1

A function in a package gives me a character, where the original strings are merged together. I need to separate them, in other words I have to find the original elements. Here is an example and what I have tried:

orig<-c("answer1","answer2","answer3")
result<-"answer3answer2"

What I need as an outcome is:

c("answer2","answer3")

I have tried to split() result, but there is no string to base it on, especially that I have no former knowledge of what the answers will be.

I have tried to match() the result to the orig, but I would need to do that with all substrings.

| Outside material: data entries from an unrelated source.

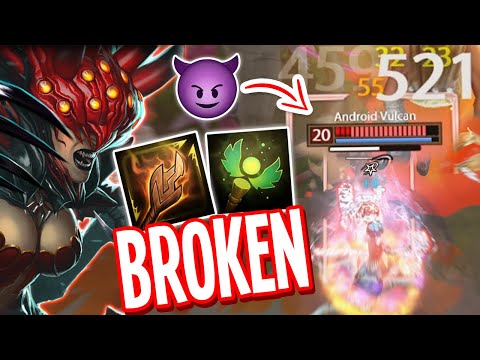 Arachne is the HIGHEST WINRATE GOD IN SMITE... This Is Why.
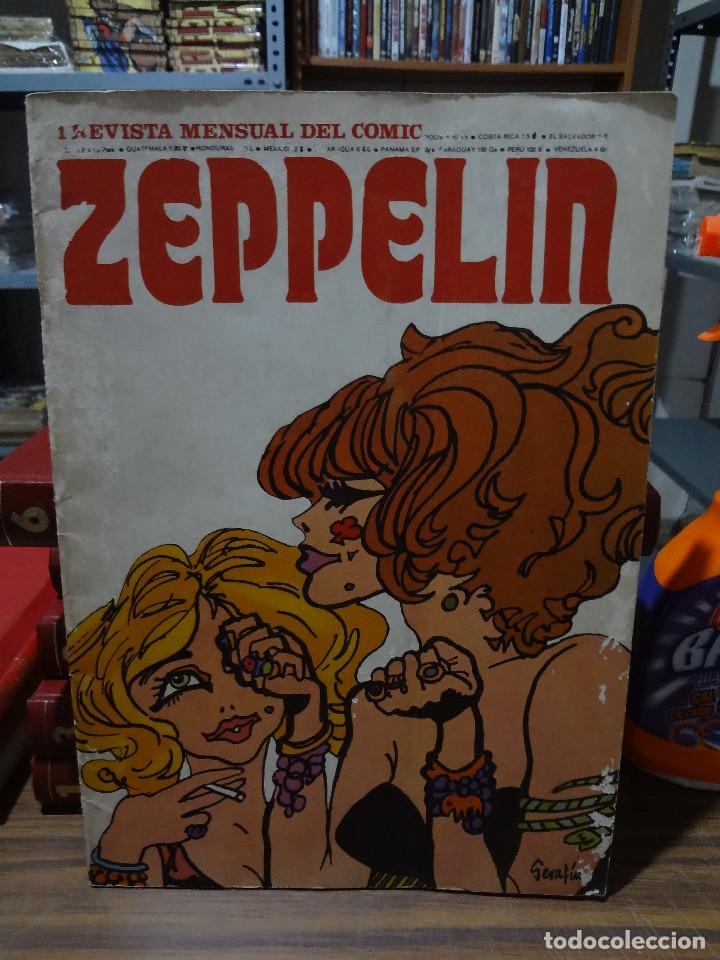 C&oacute;mics: ZEPPELIN REVISTA MENSUAL DEL COMIC N&ordm; 1 - Foto 1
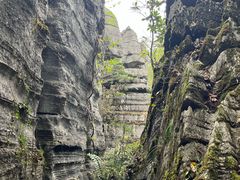 -梭布垭石林景区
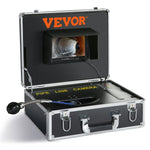 VEVOR Sewer Camera Pipe Inspection Camera 17.8 cm Screen 1000TVL Camera 20.1m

There has to be an easy solution, but I haven't found it.

Sotos
  • 51,121
  • 6
  • 32
  • 66
  • 2
    It's not necessarily a reversible process. For example if your origin set is c("ab", "cde", "abc", "de") then you simply can't know if the string "abcde" was the result of ("ab" and "cde") or ("abc" and "de"). Would you be happy with a solution that lists all four of those as options? If so, I should be able to propose something. (In real world cases this may or may not matter - for lists of single words it certainly *would* matter - this is one reason translation of some ancient languages is difficult because they didn't use spaces!) – Mike S Sep 06 '18 at 13:57
  • Will this do? `unlist(strsplit(result, "(?<=[\\d+])", perl = TRUE))` - Taken from [this answer](https://stackoverflow.com/a/21493089/5635580) – Sotos Sep 06 '18 at 14:00
  • *"I have tried to match() the result to the orig"*: you mean `orig` is available? – Stéphane Laurent Sep 06 '18 at 14:03

2 Answers2

0

What you're describing seems to be exactly string matching, and for your strings, grepl seems to be just the thing, in particular:

FindSubstrings <- function(orig, result){
  orig[sapply(orig, grepl, result)]
}

In more detail: grepl takes a pattern argument and looks whether it occurs in your string (result in our case), and returns a TRUE/FALSE value. We subset the original values by the logical vector - does the value occur in the string?
Possible improvements:

  • fixed=TRUE may be a bright idea, because you don't need the full regex power for simple strings matching
  • some match patterns may contain others, for example, "answer10" contains "answer1"
  • stringi may be faster for such tasks (just rumors floating around, haven't rigorously tested), so you may want to look into it if you do this a lot.
Liudvikas Akelis
  • 1,164
  • 8
  • 15
  • your answer is elegant, and I think in most cases answers will not contain one another for me, but I will go safe and add characters to the input for separation. – kristofkelemen Sep 07 '18 at 04:03
0
index <- gregexpr(paste(orig,collapse='|'),result)[[1]]
starts <- as.numeric(index)
stops <- starts + attributes(index)$match.length - 1 )
substring(result, starts, stops)

This should work for well defined and reversible inputs. Alternatively, is it possible to append some strings to the input of the function, such that it can be easily separated afterwards?

Aaron Hayman
  • 525
  • 3
  • 11